J'étais conscient de tout cela avant de commencer mon doctorat. C'est pourquoi j'ai adopté une stratégie qui visait à contourner la plupart de ces embûches. En voici les grandes lignes:
- Diviser la thèse en études de cas indépendantes.
- Commencer par deux cas relativement faciles à convertir en articles.
- Mettre ces deux articles sur le marché le plus vite possible, au moins un an avant de déposer la thèse.
- Finir la thèse pendant que les articles en question font la tournée des éditeurs.
- Publier autant de textes semi-indépendantes de la thèse que possible, lorsque les occasions s'y prêtent.
Jusqu'ici, les résultats sont bons. Une de mes études de cas paraîtra en décembre. La seconde a de bonnes chances de se retrouver dans un numéro spécial d'une revue européenne à l'automne 2018, au moment où j'entrerai sur le marché de l'emploi. J'ai converti l'une de mes listes de lectures doctorales en un bilan historiographique qui se retrouvera dans le prochain numéro de la Revue d'histoire de l'Amérique française. Un texte bâti autour d'une de mes premières présentations dans un colloque est parue ce matin dans notre revue départementale. Et j'ai quelques autres charbons ardents sur le feu, qui occuperont les pauses dans la rédaction de ma thèse d'ici le printemps prochain.
(En fait, par pure coïncidence et grâce à la résurrection d'un texte mort-vivant qui traînait dans les limbes depuis 2014, quatre de mes articles devraient paraître dans la seconde moitié de 2017.)
Est-ce que cela suffira?
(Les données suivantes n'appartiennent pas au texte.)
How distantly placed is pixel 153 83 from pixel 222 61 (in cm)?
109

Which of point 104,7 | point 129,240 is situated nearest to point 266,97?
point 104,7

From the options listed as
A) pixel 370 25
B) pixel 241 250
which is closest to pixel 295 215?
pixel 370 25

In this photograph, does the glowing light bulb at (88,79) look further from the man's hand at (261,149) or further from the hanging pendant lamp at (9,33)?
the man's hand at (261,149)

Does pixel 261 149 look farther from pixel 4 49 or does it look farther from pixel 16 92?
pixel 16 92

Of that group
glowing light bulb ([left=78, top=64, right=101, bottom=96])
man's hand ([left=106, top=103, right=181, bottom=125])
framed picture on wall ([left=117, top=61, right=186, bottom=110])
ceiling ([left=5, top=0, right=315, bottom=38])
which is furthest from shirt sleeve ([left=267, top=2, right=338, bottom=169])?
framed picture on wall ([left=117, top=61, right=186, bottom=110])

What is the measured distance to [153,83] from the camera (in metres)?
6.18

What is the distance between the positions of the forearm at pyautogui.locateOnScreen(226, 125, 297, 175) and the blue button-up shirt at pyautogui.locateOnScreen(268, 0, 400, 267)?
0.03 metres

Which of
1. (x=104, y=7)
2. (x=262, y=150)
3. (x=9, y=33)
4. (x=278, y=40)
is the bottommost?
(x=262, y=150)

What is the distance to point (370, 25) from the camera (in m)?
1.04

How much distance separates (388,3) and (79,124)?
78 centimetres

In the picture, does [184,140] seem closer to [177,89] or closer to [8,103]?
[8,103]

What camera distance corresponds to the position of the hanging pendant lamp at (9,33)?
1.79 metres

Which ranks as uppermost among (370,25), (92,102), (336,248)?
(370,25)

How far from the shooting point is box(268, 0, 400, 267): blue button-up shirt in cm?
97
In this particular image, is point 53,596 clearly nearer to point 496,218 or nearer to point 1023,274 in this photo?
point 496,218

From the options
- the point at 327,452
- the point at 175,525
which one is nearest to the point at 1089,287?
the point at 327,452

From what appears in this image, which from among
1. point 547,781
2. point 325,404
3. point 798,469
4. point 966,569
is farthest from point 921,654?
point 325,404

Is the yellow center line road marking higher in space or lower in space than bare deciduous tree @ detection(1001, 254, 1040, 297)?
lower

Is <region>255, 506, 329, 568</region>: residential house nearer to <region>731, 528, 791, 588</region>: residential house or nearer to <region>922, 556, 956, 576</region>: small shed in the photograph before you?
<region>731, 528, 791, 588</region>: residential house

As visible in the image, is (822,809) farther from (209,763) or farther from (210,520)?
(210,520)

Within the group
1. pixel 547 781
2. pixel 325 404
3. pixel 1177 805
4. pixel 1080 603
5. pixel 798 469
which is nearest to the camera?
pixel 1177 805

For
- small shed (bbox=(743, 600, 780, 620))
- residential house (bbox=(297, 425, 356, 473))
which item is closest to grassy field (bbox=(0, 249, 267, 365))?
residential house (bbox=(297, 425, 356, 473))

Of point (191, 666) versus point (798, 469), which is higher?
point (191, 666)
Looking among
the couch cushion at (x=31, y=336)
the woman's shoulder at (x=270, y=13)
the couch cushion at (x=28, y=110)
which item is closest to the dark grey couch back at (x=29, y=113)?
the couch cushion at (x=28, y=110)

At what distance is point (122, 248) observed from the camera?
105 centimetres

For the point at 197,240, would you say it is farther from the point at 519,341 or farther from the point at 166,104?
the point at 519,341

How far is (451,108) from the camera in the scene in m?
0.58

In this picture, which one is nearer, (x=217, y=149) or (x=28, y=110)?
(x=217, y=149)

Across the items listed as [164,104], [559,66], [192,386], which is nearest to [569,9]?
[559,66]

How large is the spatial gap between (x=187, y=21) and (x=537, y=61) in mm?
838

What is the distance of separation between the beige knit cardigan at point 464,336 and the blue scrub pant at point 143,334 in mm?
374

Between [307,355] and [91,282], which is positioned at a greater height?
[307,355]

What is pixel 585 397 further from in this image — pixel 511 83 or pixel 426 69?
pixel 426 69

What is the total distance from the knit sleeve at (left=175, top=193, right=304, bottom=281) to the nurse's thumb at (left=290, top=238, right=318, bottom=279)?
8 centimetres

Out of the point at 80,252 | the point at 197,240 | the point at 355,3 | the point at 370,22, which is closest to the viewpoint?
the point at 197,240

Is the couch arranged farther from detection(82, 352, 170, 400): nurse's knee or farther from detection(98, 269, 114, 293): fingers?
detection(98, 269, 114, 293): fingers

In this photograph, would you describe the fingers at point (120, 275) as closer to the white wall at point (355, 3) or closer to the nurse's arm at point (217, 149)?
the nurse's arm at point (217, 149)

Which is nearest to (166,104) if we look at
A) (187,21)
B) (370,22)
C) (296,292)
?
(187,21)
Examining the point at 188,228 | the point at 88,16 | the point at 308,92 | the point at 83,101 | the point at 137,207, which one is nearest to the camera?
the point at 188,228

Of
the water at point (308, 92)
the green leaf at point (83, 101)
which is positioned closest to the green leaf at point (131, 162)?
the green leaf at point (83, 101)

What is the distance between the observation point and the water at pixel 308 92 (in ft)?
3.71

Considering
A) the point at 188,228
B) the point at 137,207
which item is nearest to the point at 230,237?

Pas s'il n'y a aucun poste qui s'ouvre dans l'une ou l'autre des sous-disciplines dans lesquelles je peux raisonnablement prétendre m'insérer. Ce qui est bien possible. Les universités québécoises sont bien pourvues en atlanticistes. Les postes en histoire de l'Europe moderne ne sont pas nombreux. Le numérique ne fait pas l'unanimité dans les départements, c'est le moins que l'on puisse dire. Et même dans une bonne année, le nombre de postes d'historiens universitaires créé au Québec, toutes catégories confondues, dépasse rarement trois ou quatre. (Jusqu'ici, 2017-2018 n'est pas une bonne année.)
Bref, les chances sont minces. Mais personne ne pourra dire que je n'ai pas fait tout ce que je pouvais.